■ DOCUMENT TEXT ■
• • •

Control of data restoration
ISO/IEC 27018 Annex A.11.3 requires you to run PII data restorations through documented procedures and keep a restoration log that records each restoration effort and every individual involved. To operationalize it, standardize restoration workflows (request, approval, execution, validation, closure) and implement tamper-evident logging tied to identity, tickets, and the specific PII datasets restored.
Key takeaways:
- You need two things: documented restoration procedures and a restoration log that captures actions and people involved.
- Scope is PII restorations in public cloud environments where you act as a PII processor (including your operators and relevant third parties).
- Auditors look for end-to-end traceability: ticket → approval → restore → validation → log records → access evidence.
“Control of data restoration” is a narrow requirement with high audit visibility because restoration is a privileged, high-impact action: it can reintroduce deleted data, expose historical PII, or bypass normal change controls during incidents. ISO/IEC 27018:2019 Annex A.11.3 focuses on operational discipline: you must have restoration procedures and you must log restoration efforts and the people who performed them. 1
For a CCO or GRC lead, the fastest path is to treat restoration like an exception-controlled production change with privacy-specific guardrails. That means: defined triggers (incident recovery, customer request, testing), role-based permissions, approvals, step-by-step runbooks, and evidence that ties actions back to named individuals and an authorized business purpose. You are building defensibility: if asked “who restored what PII, when, why, and how do you know it was correct,” you should answer from records, not recollection.

• • •

■ COLLECTED MATERIAL ■
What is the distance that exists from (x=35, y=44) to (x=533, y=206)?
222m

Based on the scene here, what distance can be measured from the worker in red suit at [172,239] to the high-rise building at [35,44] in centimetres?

• • •

■ TO-DO LIST ■
A. Please rewrite the paragraph in the data restoration text that begins "For a CCO or GRC lead" as a short bulleted list that keeps its main facts.
B. Pick up the data restoration text after its last paragraph and continue it.

■ PER-TASK OUTPUTS ■
A.
- For a CCO or GRC lead, the fastest path is to treat restoration as an exception-controlled production change with privacy-specific guardrails.
- Define triggers for restoration: incident recovery, customer request, and testing.
- Use role-based permissions and approvals.
- Follow step-by-step runbooks.
- Keep evidence that ties each action to named individuals and an authorized business purpose.
- The aim is defensibility. Records, not recollection, should show who restored what PII, when, why, and how correctness was confirmed.

B.
This page gives requirement-level guidance you can assign to IT, Security, SRE/DevOps, and any third party operators, then verify through evidence.
Regulatory text
ISO/IEC 27018:2019 Annex A.11.3 (excerpt): “Procedures shall be in place and a log shall be maintained to record data restoration efforts and any individual involved in restoring PII.” 1
What the operator must do
- Create and maintain documented procedures for restoring PII (including who can do it, how it is approved, and how it is verified).
- Maintain a restoration log that records:
- Each restoration effort (what happened, when, and what data was involved), and
- Every individual involved in restoring PII (not just the person who clicked “restore,” but approvers and operators where they meaningfully participate).
This is an accountability control. If restoration can occur without identity attribution and a repeatable process, you do not meet the requirement.
Plain-English interpretation
You must be able to prove that PII restoration is controlled, repeatable, and attributable to specific people. A “restore” includes restoring from backups, snapshots, replication copies, object versioning, database point-in-time recovery, or any workflow that brings back previously deleted or unavailable PII into an environment.
A compliant program produces a clean chain of evidence:
- A restoration request exists and is legitimate.
- The restore followed an approved procedure.
- Only authorized personnel performed the work.
- Actions were logged with identities.
- Post-restore checks confirm the outcome and reduce privacy risk (wrong tenant, wrong dataset, over-restoration).
Who it applies to (entity and operational context)
Entity scope
- Cloud Service Providers acting as PII processors. 1
Operational scope (what systems and teams)
Apply this control anywhere PII could be restored, including:
- Production systems and supporting platforms (databases, object stores, file services).
- Backup platforms and disaster recovery environments.
- Engineering/SRE/DevOps “break-glass” operations.
- Managed services or third party operators who can run restorations on your behalf.
If a third party can restore your customers’ PII (for example, a managed backup provider), your procedures must define how they request/approve/execute, and your logs must still capture individuals involved.
What you actually need to do (step-by-step)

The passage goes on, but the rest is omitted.